The important thing was that, I'm not ok. Doctor told me to give myself a rest. I am anemic because I loss my appetite, I couldn't sleep. Bottom line is im stressed. Doctor told me to at least give myself an 8 hour sleep. And doctor gave me sleeping pills to help. And I don't want him to know that because I wanted to continously be communicating with him. I don't want to give myself the chance to sleep so that I can talk to him.
For three years, I have loved a man that was way too far from where I am now. And it hurts not to see him everyday. He doesn't wanna write me email because it is not his thing. I have to push him to write me one. He rarely call. And the plan of coming here was moved because of his health. No matter how strong I am to hold on but it shows in my body that I am not ok. I got a time off to think what I really want and I know what I want. I need him because I love him that's what I want to happen in life.

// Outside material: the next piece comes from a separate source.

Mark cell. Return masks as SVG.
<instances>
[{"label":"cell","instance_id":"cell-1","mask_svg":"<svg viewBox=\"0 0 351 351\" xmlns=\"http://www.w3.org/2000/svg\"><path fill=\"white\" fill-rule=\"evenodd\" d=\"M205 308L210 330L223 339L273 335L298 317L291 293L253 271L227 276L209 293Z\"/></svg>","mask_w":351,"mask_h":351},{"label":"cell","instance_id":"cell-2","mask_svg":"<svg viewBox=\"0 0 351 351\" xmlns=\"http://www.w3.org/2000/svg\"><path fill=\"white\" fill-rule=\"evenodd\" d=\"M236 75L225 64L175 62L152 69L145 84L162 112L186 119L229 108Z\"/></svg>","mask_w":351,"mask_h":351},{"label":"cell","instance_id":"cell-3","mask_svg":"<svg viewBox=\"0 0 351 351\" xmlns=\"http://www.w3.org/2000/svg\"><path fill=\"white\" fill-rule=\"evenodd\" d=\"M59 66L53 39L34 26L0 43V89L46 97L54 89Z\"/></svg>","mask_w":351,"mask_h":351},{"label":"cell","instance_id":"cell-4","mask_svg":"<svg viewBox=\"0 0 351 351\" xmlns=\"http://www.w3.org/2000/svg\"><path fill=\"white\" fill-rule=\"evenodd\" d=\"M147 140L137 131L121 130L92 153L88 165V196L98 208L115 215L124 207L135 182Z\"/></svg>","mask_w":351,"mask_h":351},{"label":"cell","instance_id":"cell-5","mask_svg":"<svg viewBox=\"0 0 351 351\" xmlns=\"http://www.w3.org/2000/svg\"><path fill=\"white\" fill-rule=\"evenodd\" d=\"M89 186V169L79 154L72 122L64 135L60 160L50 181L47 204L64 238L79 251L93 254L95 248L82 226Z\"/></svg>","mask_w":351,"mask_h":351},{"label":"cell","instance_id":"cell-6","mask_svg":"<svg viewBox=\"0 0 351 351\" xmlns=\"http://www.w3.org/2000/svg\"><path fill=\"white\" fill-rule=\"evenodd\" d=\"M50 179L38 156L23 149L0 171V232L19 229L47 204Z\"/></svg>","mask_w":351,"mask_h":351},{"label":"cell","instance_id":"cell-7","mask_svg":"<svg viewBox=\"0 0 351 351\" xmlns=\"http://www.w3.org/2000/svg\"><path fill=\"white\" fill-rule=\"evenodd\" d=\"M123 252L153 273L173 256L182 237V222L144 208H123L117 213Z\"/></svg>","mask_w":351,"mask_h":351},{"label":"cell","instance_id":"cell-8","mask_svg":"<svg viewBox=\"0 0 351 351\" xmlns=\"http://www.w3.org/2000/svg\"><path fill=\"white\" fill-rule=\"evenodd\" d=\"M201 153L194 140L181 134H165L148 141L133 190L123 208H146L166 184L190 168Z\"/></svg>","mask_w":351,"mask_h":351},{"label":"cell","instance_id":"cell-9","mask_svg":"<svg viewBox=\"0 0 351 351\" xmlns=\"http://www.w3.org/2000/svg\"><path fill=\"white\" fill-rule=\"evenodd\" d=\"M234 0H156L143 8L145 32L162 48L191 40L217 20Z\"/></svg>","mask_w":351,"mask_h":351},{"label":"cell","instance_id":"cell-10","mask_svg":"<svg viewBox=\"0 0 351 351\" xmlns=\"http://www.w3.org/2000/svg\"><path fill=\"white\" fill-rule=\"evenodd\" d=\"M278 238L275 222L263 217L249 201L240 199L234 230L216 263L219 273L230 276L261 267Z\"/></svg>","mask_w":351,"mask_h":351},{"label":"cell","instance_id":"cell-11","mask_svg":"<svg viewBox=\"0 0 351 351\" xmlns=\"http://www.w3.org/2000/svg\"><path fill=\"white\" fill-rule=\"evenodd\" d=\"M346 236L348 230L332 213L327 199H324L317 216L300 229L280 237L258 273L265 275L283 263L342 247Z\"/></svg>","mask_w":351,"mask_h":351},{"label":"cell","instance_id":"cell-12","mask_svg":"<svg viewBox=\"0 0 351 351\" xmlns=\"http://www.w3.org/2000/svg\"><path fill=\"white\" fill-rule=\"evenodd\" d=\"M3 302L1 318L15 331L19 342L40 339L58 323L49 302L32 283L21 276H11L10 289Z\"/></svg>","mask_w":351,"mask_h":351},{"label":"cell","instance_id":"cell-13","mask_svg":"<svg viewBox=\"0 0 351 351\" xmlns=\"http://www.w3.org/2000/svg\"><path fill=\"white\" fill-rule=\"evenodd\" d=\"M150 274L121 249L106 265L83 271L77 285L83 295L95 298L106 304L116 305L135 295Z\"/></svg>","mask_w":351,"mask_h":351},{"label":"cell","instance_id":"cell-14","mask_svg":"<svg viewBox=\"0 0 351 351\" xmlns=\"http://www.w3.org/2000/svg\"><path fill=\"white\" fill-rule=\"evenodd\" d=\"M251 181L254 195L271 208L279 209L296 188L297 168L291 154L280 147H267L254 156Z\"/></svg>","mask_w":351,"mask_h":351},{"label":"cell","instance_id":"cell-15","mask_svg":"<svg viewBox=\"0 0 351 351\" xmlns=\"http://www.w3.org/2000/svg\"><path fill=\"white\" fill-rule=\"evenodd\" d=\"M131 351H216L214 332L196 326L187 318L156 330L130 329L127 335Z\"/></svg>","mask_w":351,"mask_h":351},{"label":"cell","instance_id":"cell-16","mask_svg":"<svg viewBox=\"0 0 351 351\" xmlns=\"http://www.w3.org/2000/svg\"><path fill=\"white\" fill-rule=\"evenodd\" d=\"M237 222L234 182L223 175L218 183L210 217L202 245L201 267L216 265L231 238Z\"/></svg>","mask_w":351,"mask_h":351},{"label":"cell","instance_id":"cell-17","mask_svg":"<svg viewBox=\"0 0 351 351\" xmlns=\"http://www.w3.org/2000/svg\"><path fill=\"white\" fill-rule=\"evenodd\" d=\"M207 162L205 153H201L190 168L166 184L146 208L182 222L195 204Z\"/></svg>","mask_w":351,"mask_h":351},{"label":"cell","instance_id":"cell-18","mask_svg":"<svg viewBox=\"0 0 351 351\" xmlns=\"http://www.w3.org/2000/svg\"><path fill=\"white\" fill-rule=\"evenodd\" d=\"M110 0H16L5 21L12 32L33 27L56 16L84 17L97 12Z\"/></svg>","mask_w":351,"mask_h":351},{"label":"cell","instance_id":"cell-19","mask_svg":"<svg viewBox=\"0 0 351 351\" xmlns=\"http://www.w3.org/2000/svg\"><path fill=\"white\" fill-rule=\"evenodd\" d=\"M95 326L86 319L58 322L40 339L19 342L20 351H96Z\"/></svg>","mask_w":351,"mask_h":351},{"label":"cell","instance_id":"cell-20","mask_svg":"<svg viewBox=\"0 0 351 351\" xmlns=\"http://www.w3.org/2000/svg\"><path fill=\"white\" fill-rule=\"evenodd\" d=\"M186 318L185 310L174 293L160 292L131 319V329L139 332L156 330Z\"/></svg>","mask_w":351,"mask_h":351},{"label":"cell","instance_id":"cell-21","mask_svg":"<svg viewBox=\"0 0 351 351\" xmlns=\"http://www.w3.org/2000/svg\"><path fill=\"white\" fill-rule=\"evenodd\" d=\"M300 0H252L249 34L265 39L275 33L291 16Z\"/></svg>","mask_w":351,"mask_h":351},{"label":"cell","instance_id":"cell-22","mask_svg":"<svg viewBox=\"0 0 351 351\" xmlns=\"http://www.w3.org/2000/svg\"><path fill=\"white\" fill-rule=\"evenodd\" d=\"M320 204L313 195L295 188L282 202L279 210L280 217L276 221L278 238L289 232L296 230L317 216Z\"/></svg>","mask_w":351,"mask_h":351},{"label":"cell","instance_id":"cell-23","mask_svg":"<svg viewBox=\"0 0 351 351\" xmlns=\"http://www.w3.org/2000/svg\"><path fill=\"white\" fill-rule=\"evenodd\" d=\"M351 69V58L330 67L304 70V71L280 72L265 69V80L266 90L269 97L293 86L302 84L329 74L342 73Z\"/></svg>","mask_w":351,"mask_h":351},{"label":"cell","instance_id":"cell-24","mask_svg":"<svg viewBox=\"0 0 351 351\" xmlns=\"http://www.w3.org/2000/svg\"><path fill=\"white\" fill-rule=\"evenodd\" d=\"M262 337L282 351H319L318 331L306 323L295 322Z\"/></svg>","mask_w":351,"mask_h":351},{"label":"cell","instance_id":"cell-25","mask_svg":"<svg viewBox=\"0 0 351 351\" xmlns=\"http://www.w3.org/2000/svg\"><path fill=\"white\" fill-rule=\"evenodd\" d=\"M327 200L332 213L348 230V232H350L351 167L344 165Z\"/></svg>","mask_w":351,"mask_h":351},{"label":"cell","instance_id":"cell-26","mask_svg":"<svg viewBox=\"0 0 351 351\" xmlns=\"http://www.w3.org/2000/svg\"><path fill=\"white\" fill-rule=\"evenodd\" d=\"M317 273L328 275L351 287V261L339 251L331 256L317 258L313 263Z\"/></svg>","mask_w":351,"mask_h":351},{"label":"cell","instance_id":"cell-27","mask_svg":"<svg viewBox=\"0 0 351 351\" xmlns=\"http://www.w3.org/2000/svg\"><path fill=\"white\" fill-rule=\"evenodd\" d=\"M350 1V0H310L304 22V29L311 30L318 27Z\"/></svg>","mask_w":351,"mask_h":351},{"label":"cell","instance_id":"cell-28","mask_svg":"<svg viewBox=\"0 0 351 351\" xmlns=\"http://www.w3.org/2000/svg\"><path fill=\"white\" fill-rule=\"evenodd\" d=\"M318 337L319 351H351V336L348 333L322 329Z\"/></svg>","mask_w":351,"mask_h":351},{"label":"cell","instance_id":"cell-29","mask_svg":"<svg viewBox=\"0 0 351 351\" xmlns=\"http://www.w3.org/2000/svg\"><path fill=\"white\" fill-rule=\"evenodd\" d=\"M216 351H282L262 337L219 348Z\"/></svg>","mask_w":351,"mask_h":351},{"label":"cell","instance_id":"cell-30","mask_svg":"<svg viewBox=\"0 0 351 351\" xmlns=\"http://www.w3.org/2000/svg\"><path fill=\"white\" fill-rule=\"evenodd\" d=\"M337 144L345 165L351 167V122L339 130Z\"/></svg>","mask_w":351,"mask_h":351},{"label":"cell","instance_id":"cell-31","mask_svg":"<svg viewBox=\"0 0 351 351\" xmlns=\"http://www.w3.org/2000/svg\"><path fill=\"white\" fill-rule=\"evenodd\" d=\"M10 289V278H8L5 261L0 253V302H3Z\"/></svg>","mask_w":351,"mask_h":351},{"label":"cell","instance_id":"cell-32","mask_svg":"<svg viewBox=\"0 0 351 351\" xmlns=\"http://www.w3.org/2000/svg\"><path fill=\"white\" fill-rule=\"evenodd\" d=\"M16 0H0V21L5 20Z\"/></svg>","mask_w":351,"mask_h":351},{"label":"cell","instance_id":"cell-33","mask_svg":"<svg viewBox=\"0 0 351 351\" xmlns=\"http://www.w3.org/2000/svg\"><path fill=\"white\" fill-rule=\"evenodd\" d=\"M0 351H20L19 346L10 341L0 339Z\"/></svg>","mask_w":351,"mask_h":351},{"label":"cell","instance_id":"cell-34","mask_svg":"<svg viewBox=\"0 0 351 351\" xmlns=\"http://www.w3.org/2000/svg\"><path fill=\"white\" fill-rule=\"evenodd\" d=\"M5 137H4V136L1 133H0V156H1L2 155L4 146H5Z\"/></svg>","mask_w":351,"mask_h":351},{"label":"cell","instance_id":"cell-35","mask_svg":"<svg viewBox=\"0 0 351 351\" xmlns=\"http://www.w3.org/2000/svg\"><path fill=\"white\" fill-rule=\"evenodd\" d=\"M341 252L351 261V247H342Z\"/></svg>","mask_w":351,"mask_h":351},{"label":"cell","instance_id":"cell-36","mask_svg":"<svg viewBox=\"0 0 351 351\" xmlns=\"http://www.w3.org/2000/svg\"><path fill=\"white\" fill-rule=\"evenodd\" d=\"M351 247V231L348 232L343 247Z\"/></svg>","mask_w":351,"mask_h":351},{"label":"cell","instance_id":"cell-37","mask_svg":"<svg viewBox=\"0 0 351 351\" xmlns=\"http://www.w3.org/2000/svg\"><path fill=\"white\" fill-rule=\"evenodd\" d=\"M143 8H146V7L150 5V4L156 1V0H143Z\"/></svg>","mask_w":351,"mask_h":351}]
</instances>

I push myself to work for like 12 hours a day just to forget about it at least half of the entire day (24 hours). Everyday I end up sleeping for an hour because I'm so exhausted. Even on Sundays, I push myself to work just to stop thinking about it. It won't leave my mind because I'm involved with it 24/7. And I don't want him to know everything because I don't want him to stop waking me up every morning just to talk to me because there is no other way he can. He don't write emails, he doesn't call, he moved his plans of coming this year to next year, he does not send me any text messages. I don't want to take that hour of talking online even if I need to get up at 2 am. Even if I will have sleep for 4 or 5 hours daily.
Agony, pain. It will stop. I guess I should say I am OK.